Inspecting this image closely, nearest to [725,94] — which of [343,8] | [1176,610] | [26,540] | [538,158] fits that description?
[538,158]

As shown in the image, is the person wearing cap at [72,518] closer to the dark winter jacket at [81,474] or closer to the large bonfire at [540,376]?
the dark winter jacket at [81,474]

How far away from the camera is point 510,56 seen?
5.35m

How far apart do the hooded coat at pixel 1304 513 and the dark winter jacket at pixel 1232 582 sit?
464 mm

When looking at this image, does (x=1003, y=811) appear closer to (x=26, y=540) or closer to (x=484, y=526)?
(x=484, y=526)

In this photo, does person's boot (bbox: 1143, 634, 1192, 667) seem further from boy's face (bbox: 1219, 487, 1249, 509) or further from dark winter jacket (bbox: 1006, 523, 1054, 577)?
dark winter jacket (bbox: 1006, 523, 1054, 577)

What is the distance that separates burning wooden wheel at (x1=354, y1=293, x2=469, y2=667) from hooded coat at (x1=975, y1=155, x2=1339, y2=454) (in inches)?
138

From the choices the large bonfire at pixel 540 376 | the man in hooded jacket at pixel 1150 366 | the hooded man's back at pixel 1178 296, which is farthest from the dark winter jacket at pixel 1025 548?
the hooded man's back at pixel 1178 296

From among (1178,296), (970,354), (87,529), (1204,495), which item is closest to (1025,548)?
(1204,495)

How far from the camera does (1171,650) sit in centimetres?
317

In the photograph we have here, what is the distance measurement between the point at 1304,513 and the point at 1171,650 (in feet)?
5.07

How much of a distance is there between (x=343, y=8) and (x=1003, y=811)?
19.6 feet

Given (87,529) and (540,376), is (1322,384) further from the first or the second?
==*==
Reproduce every one of the records above word for word, with no alterations.

Inspecting this image closely, nearest to [725,94] — which of [343,8] | [1176,610] | [26,540] | [538,158] fits that description?
[538,158]

As shown in the image, is the person wearing cap at [72,518] closer to the dark winter jacket at [81,474] or closer to the large bonfire at [540,376]?
the dark winter jacket at [81,474]

How far away from the camera is point 510,56 seen?
5.35m

How far apart do the hooded coat at pixel 1304 513 and the dark winter jacket at pixel 1232 582 sit?
464 mm

When looking at this image, does (x=1003, y=811) appear closer to (x=26, y=540) or closer to (x=484, y=526)?
(x=484, y=526)

In this photo, does person's boot (bbox: 1143, 634, 1192, 667) seem further from boy's face (bbox: 1219, 487, 1249, 509) or further from dark winter jacket (bbox: 1006, 523, 1054, 577)?
dark winter jacket (bbox: 1006, 523, 1054, 577)

What is the distance that separates burning wooden wheel at (x1=354, y1=293, x2=469, y2=667) from hooded coat at (x1=975, y1=155, x2=1339, y2=454) (in inches)?
138

From the choices the large bonfire at pixel 540 376 | the man in hooded jacket at pixel 1150 366 | the hooded man's back at pixel 1178 296, which is farthest from the dark winter jacket at pixel 1025 548?
the hooded man's back at pixel 1178 296

From among (1178,296), (970,354), (87,529), (1204,495), which item is closest to (1025,548)?
(1204,495)

How far from the camera does (1171,650) sit in centimetres?
317

In the photograph we have here, what is the distance measurement between the point at 1304,513 and the point at 1171,650 (in feet)?
5.07

How much of a distance is there between (x=343, y=8) and (x=1003, y=811)?
19.6 feet

Given (87,529) and (540,376), is (1322,384) further from the first or the second?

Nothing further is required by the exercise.